Using Vision Language Models for Safety Hazard Identification in Construction
Journal:
arXiv
Published Date:
Apr 12, 2025
Abstract
Safety hazard identification and prevention are the key elements of proactive
safety management. Previous research has extensively explored the applications
of computer vision to automatically identify hazards from image clips collected
from construction sites. However, these methods struggle to identify
context-specific hazards, as they focus on detecting predefined individual
entities without understanding their spatial relationships and interactions.

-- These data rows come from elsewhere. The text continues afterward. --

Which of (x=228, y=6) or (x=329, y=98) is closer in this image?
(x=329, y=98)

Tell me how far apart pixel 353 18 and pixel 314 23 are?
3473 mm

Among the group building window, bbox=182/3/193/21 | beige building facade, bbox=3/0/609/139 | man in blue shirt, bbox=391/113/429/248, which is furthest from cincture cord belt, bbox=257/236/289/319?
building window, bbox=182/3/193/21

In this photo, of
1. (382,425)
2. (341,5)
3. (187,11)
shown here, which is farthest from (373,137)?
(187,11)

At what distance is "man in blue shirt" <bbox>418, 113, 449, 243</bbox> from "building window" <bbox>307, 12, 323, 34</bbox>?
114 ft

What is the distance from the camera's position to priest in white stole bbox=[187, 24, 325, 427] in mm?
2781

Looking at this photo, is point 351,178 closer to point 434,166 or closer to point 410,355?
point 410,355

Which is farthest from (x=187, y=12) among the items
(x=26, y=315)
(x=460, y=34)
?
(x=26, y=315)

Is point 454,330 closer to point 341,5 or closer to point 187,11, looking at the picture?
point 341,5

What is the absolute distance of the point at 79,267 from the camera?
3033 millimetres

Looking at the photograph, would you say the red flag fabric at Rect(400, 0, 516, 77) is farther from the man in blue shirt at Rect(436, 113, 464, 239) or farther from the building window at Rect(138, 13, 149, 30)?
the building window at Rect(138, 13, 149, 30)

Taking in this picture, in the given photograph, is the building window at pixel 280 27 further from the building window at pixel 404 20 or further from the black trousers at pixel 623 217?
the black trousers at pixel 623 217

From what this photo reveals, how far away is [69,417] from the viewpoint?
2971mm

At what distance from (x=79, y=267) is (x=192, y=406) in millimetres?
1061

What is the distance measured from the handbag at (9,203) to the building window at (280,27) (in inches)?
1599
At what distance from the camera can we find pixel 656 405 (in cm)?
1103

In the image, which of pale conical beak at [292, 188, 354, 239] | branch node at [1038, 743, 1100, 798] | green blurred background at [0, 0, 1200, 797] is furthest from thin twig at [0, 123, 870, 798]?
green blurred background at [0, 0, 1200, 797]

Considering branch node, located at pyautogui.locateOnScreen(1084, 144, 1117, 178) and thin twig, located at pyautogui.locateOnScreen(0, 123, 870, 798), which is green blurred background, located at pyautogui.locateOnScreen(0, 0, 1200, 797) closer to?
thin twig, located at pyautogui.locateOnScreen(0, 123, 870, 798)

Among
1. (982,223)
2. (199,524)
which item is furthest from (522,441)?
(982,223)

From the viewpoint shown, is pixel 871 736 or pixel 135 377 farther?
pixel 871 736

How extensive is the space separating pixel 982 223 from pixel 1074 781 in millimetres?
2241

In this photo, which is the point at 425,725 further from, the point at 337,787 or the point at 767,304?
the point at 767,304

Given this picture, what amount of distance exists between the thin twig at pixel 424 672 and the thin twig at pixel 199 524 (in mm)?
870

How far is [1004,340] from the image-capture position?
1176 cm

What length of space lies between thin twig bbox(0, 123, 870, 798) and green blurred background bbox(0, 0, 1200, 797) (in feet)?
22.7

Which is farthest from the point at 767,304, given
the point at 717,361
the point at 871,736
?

Furthermore, their limited adaptability to varying construction site guidelines
and conditions hinders their generalization across different projects. These
limitations reduce their ability to assess hazards in complex construction
environments and adaptability to unseen risks, leading to potential safety
gaps. To address these challenges, we proposed and experimentally validated a
Vision Language Model (VLM)-based framework for the identification of
construction hazards. The framework incorporates a prompt engineering module
that structures safety guidelines into contextual queries, allowing VLM to
process visual information and generate hazard assessments aligned with the
regulation guide. Within this framework, we evaluated state-of-the-art VLMs,
including GPT-4o, Gemini, Llama 3.2, and InternVL2, using a custom dataset of
1100 construction site images. Experimental results show that GPT-4o and Gemini
1.5 Pro outperformed alternatives and displayed promising BERTScore of 0.906
and 0.888 respectively, highlighting their ability to identify both general and
context-specific hazards. However, processing times remain a significant
challenge, impacting real-time feasibility. These findings offer insights into
the practical deployment of VLMs for construction site hazard detection,
thereby contributing to the enhancement of proactive safety management.